:: DATA TO PROCESS

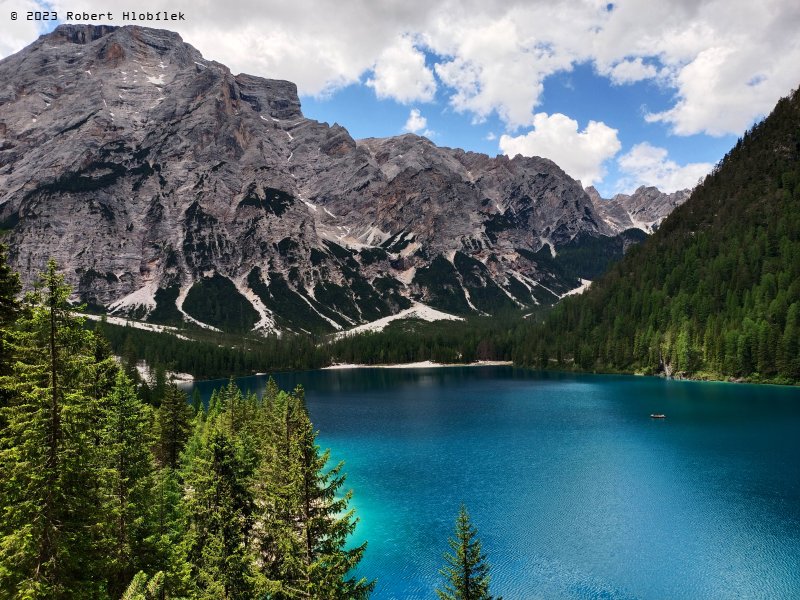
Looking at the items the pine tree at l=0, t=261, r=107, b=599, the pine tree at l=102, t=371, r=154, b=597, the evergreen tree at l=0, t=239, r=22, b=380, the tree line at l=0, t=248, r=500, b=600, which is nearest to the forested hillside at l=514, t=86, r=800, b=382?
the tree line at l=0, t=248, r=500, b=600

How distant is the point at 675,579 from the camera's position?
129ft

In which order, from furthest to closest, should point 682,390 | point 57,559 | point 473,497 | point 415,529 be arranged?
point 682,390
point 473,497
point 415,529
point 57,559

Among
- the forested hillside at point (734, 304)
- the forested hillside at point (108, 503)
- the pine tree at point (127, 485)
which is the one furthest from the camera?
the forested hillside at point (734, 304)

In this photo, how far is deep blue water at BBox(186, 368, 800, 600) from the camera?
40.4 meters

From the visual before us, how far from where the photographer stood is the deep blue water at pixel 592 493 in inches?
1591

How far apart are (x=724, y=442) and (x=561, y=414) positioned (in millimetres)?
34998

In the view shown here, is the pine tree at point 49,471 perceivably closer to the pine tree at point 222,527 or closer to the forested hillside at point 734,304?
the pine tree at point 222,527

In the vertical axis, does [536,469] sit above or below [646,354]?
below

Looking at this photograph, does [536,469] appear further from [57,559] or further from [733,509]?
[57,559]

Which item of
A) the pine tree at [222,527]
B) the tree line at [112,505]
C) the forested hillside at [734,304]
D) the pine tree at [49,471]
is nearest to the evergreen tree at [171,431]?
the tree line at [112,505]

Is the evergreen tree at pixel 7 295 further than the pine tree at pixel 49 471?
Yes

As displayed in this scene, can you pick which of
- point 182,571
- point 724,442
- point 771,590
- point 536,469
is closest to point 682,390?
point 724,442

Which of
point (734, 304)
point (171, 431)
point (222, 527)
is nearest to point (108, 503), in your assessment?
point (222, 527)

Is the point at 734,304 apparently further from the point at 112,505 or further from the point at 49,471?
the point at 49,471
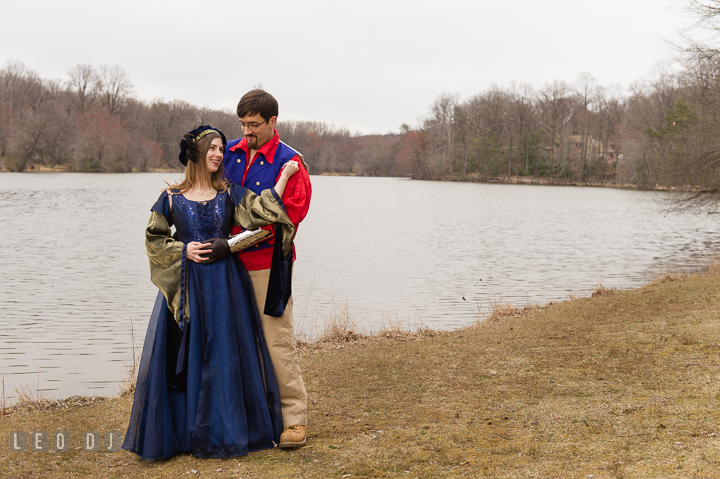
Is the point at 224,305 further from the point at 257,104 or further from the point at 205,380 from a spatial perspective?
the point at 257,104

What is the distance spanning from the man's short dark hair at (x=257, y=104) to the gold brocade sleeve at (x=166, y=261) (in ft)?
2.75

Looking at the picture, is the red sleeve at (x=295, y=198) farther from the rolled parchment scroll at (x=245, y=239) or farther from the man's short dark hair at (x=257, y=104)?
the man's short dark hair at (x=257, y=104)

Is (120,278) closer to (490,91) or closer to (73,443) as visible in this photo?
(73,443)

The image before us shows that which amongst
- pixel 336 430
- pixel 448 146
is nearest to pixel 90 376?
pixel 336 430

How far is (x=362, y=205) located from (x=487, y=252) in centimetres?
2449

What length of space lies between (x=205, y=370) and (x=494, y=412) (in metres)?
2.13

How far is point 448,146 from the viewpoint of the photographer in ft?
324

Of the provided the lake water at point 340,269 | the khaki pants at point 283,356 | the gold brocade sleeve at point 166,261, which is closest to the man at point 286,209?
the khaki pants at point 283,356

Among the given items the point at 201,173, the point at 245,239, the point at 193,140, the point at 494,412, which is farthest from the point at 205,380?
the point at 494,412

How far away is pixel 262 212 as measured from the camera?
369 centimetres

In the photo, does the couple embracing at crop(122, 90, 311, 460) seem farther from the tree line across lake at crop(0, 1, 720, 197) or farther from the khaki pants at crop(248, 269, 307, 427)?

::::

Print all of the items above word for word, with the pictures omitted.

Looking at the items the pine tree at l=0, t=261, r=107, b=599, the pine tree at l=102, t=371, r=154, b=597, the evergreen tree at l=0, t=239, r=22, b=380, the tree line at l=0, t=248, r=500, b=600, which is nearest to the forested hillside at l=514, t=86, r=800, b=382?
the tree line at l=0, t=248, r=500, b=600

How distant is the point at 675,579 from the camera's position?
129ft

In which order, from furthest to closest, should point 682,390 | point 57,559 | point 473,497 | point 415,529 be arranged?
point 682,390
point 473,497
point 415,529
point 57,559

Among
- the forested hillside at point (734, 304)
- the forested hillside at point (108, 503)
- the pine tree at point (127, 485)
which is the one furthest from the camera?
the forested hillside at point (734, 304)

In this photo, how far is deep blue water at BBox(186, 368, 800, 600) from the camera?
40.4 meters

From the visual before us, how far from where the photographer stood is the deep blue water at pixel 592 493 in inches?
1591

How far apart are (x=724, y=442) and (x=561, y=414) positioned (in millimetres)?
34998

In the view shown here, is the pine tree at point 49,471 perceivably closer to the pine tree at point 222,527 or closer to the forested hillside at point 734,304?
the pine tree at point 222,527

In the vertical axis, does [536,469] sit above or below [646,354]?
below

Looking at this photograph, does [536,469] appear further from [57,559] or further from [733,509]?
[57,559]

Which item of
A) the pine tree at [222,527]
B) the tree line at [112,505]
C) the forested hillside at [734,304]
D) the pine tree at [49,471]
is nearest to the evergreen tree at [171,431]?
the tree line at [112,505]

Is the evergreen tree at pixel 7 295 further than the pine tree at pixel 49 471?
Yes

As displayed in this scene, can you pick which of
- point 182,571
- point 724,442
- point 771,590
- point 536,469
is closest to point 682,390?
point 724,442

Which of
point (734, 304)
point (171, 431)
point (222, 527)
is nearest to point (108, 503), in your assessment?
point (222, 527)

Is the point at 734,304 apparently further from the point at 112,505 or further from the point at 49,471?
the point at 49,471
Is the point at 224,305 further from the point at 257,104 or further from the point at 205,380 from a spatial perspective?
the point at 257,104

What is the distance spanning from the man's short dark hair at (x=257, y=104) to the gold brocade sleeve at (x=166, y=261) (in ft)?
2.75

Looking at the picture, is the red sleeve at (x=295, y=198) farther from the rolled parchment scroll at (x=245, y=239) or farther from the man's short dark hair at (x=257, y=104)?
the man's short dark hair at (x=257, y=104)

Is (120,278) closer to (490,91) or closer to (73,443) as visible in this photo?
(73,443)

The image before us shows that which amongst
- pixel 336 430
- pixel 448 146
is nearest to pixel 90 376?
pixel 336 430

How far is (x=362, y=205) located from (x=487, y=252) in centimetres?
2449

What length of space lies between (x=205, y=370) and (x=494, y=412) (in metres)?
2.13

How far is point 448,146 from the viewpoint of the photographer in ft?
324

Of the provided the lake water at point 340,269 | the khaki pants at point 283,356 | the gold brocade sleeve at point 166,261, which is closest to the man at point 286,209?
the khaki pants at point 283,356

Among the given items the point at 201,173, the point at 245,239, the point at 193,140, the point at 494,412, which is farthest from the point at 205,380?
the point at 494,412

How far away is pixel 262 212 as measured from the camera?
369 centimetres

In the photo, does the couple embracing at crop(122, 90, 311, 460) seem farther from the tree line across lake at crop(0, 1, 720, 197) or farther from the khaki pants at crop(248, 269, 307, 427)?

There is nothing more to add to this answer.